Dear Mr Damazer,
A news report on BBC Breakfast this morning (approximately 8.20am) mentioned briefly that a cameraman working for the Arab satellite channel, al-Jazeera, was killed while he was filming fighting between US and Iraqi troops.
It appears from other reports (eg Reuters) that the al-Jazeera cameraman, Tareq Ayyoub, actually died when US forces bombed the al-Jazeera office in Baghdad. I hope you agree that this is quite a different proposition to what was reported on BBC Breakfast, especially, when we recall that during the war against Afghanistan in 2001 the United States also bombed the al-Jazeera office in Kabul. This time round, the al-Jazeera station had pointedly given the exact locations of their offices in Basra, Baghdad and Mosul to the United States so that there could be no lame excuse of 'mistaken targetting'.

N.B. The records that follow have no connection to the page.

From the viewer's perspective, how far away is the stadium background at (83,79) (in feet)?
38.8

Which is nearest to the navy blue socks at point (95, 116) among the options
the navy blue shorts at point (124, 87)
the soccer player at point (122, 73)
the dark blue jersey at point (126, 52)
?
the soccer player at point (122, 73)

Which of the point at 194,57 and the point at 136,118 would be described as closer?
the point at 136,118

On another point, many British Muslims have contacted us to express concern that the BBC has not devoted enough coverage to the dreadful humanitarian situation in Basra. We understand that you did not have a camera crew there initially, but al-Jazeera did. Is there a reason why some of al-Jazeera's footage about the deaths and injuries to Iraqi civilians in Basra was not relayed on the BBC? We notice that the BBC seems quite willing to relay pictures of attacks on Baghdad from Abu Dhabi TV.
Mr Inayat Bunglawala,
The Muslim Council of Britain
Response from Mark Damazar, 9 April
Dear Mr Bunglawala
I've now had a chance to follow up on our exchange of emails yesterday. I'm afraid that Breakfast did make a mistake in the short item at 0820 when it said that Al-Jazeera was reporting that one of its cameraman had been killed while filming. It was a one-off mistake in a fast-moving programme and both earlier and later in the programme Breakfast did report that Al-Jazeera was saying its Baghdad office had been hit and one of its cameramen killed. This was an unfortunate error made by a member of production staff on an exceptionally busy morning. Not only did we have the Al Jazeera story yesterday, but we had the American tanks in action in the centre of Baghdad and more breaking news in Basra. Meanwhile significant space was given to the Al Jazeera story throughout the day, including a full report on the Ten O'Clock News.
As regards Basra, we have covered the humanitarian crisis extensively and will continue to do so. We have used Al Jazeera footage throughout the conflict and there is no policy to down-play Al-Jazeera pictures.